Critique générée par IA de Resident Evil Requiem : bref passage sur Metacritic

31 mars 2026

Le site de notation Metacritic a retiré une critique de Resident Evil Requiem parce qu’elle a été générée par intelligence artificielle, rapporte Kotaku. La critique a été publiée par le site britannique de jeux VideoGamer, mais semble être « écrite » par un faux journaliste IA plutôt que par une vraie personne.

Bien qu’il soit malheureusement difficile de confirmer avec une précision à 100 % si un texte a été généré par IA, il ne faut pas longtemps pour lire la critique de VideoGamer afin de remarquer toutes les incohérences. Le principal indice, au-delà de l’utilisation abondante de métaphores artificielles, est un manque frappant de détails au-delà de ce que l’on pourrait tirer d’une bande-annonce du jeu. Les embargoes couvrant quelles parties d’un jeu vidéo peuvent faire l’objet d’une critique pré-sortie peuvent être stricts, mais un bon critique trouve généralement un moyen de décrire son expérience sans être vague. La critique de VideoGamer, écrite par une certaine « Brian Merrygold », ne le fait vraiment pas.

Comme l’a signalé au moins un utilisateur sur X, il vaut aussi la peine d’être méfiant envers Merrygold. Le profil de l’auteur sur VideoGamer est tout aussi maladroit que la critique, et la photo de profil du compte semble être générée par IA. Lorsque vous essayez d’enregistrer l’image localement, son nom de fichier, « ChatGPT-Image-Oct-20-2025-11_57_34-AM-300×300 », semble également être une piste. Kotaku a examiné les comptes X de plusieurs autres signatures récentes sur VideoGamer et a trouvé des résultats similaires. Leurs photos de profil semblent toutes générées par IA, et tous les comptes ont été créés vers la même période en octobre 2025.

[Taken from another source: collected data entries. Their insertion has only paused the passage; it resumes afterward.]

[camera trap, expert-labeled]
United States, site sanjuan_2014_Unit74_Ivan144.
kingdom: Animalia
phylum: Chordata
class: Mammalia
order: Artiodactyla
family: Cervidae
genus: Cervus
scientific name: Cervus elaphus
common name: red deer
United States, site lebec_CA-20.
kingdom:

Metacritic s’appuie sur des critiques rédigées par de vraies publications pour créer une note reflétant le sentiment critique global envers un jeu ou un film, pas loin de Rotten Tomatoes. Bien qu’il y ait des désaccords pour savoir s’il est positif qu’un site populaire retire la nuance des critiques écrites pour en faire un chiffre sur lequel les gens peuvent débattre, tout le monde peut probablement s’accorder sur le fait que l’intégration par Metacritic de critiques fausses générées par IA est une mauvaise idée.

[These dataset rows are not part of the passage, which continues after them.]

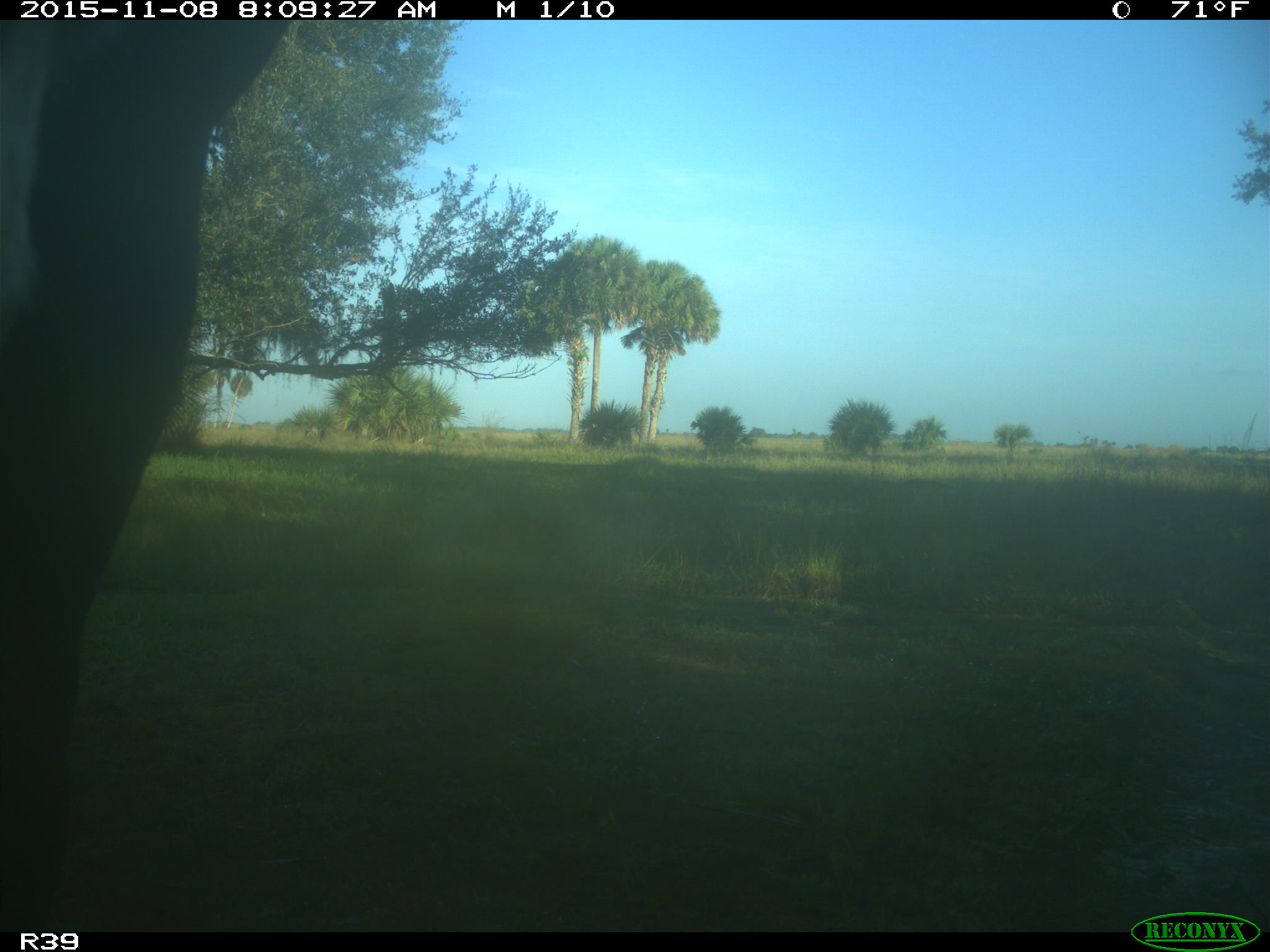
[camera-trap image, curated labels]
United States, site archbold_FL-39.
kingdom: Animalia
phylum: Chordata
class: Mammalia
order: Artiodactyla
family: Bovidae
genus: Bos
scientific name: Bos taurus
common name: domestic cow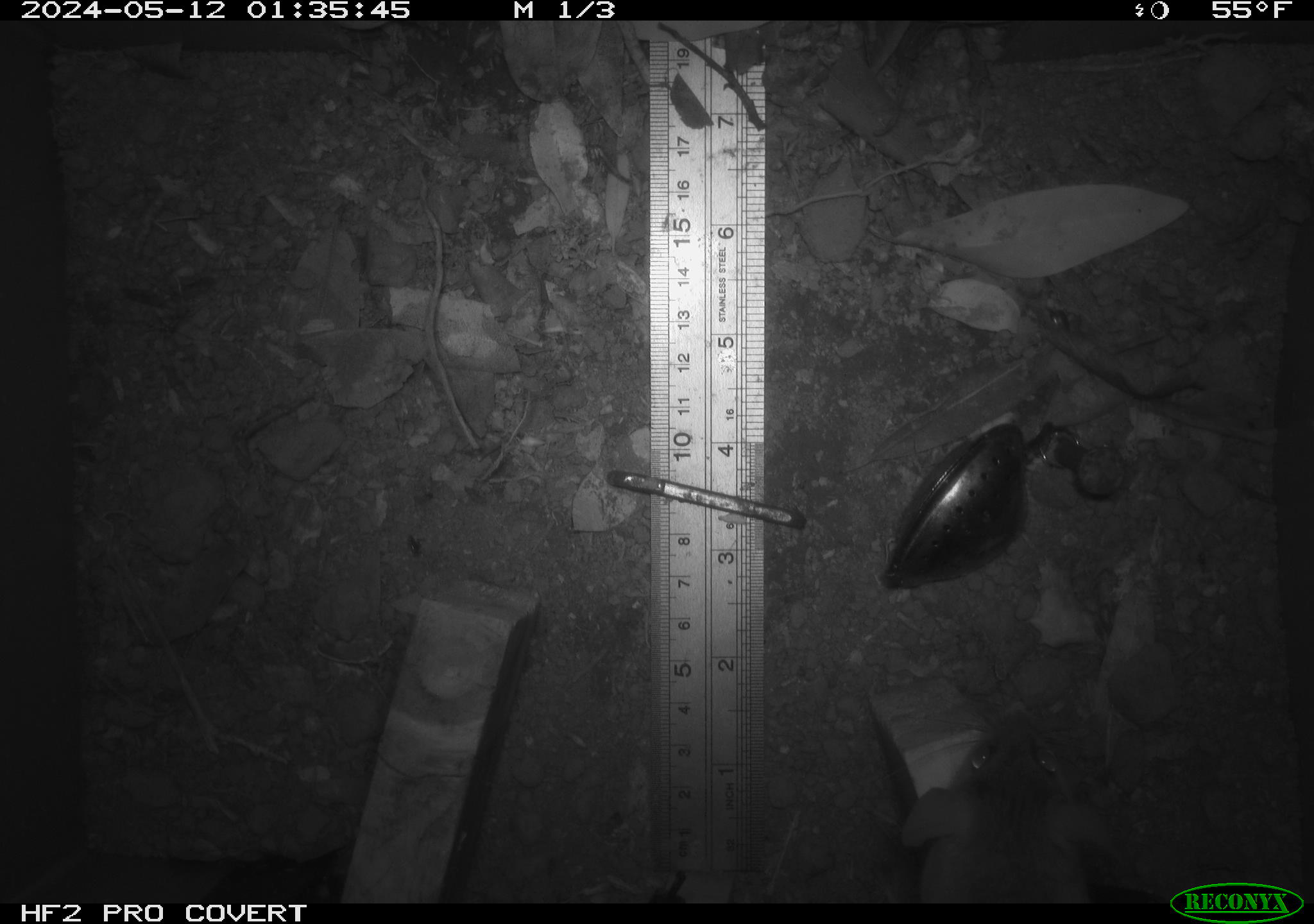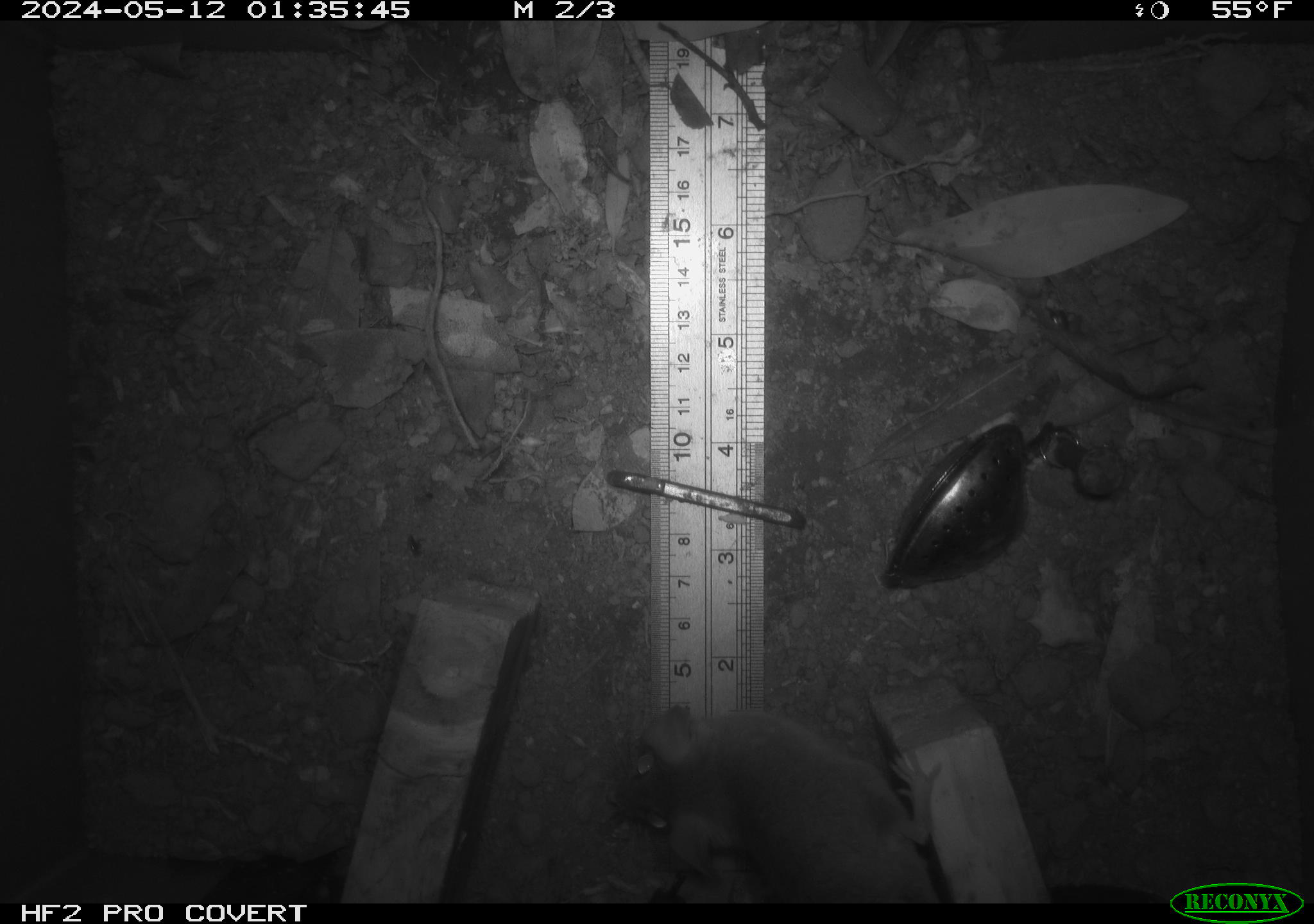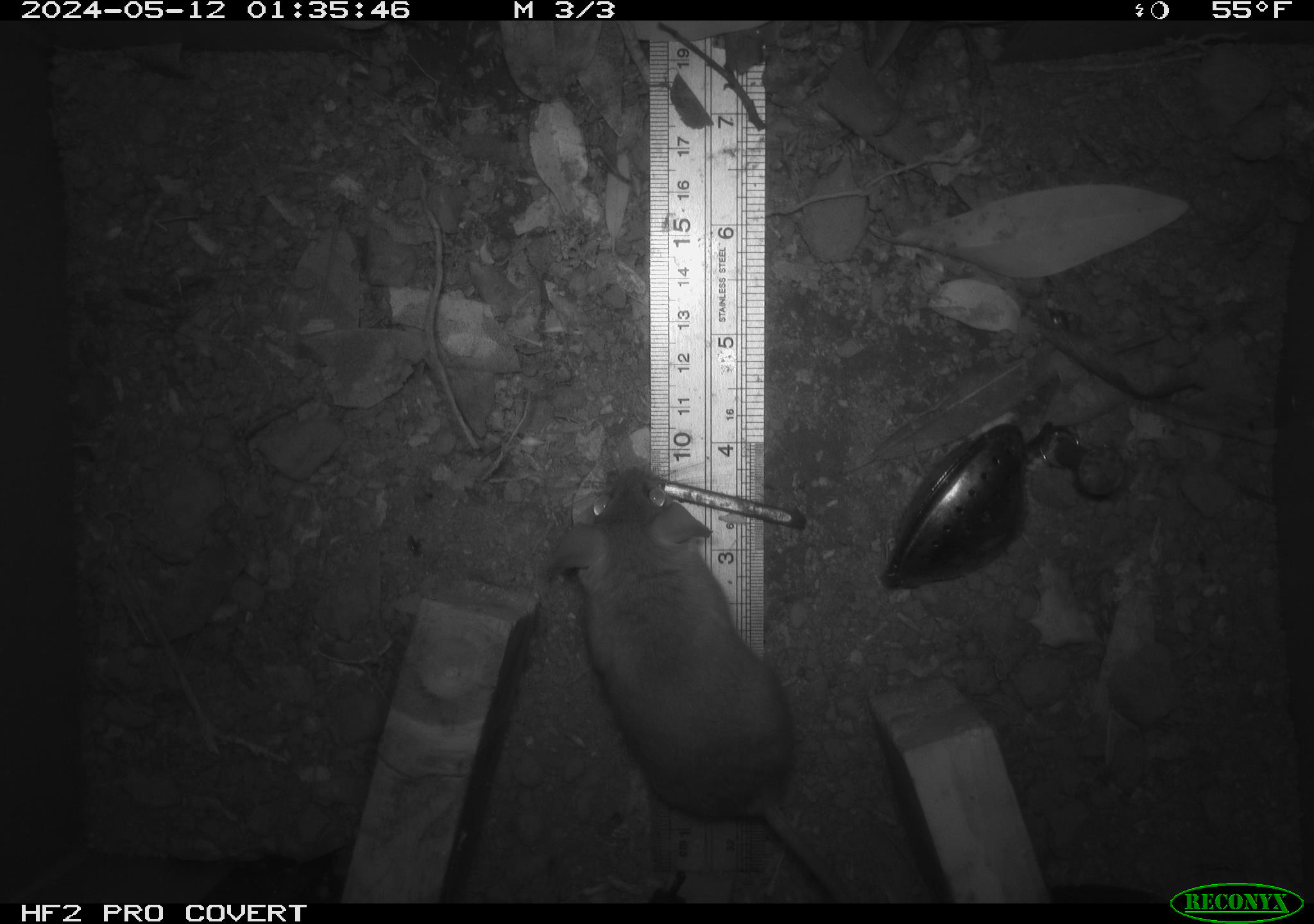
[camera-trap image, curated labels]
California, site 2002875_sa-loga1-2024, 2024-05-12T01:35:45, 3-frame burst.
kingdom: Animalia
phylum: Chordata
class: Mammalia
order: Rodentia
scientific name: Rodentia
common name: mouse species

En réponse à la découverte que la critique de VideoGamer est probablement générée par IA, Metacritic l’a retirée de sa page Resident Evil Requiem. « La critique de RE Requiem et une poignée d’autres critiques de VideoGamer datant de 2026 ont été retirées de Metacritic », a déclaré Marc Doyle, co-fondateur de Metacritic, à Kotaku. Metacritic a également envoyé un courriel à tous les sites de jeux et éditeurs avec lesquels il agrège des informations sur sa politique relative aux critiques générées par IA, selon Alex Donaldson, fondateur et éditeur de RPG Site.

« Notre politique est que nous n’inclurons jamais une critique générée par IA sur Metacritic », déclare l’agrégateur, « et que si nous découvrons par la suite qu’une critique a été publiée nous la retirerons immédiatement et mettrons fin à nos liens avec cette publication après une enquête. »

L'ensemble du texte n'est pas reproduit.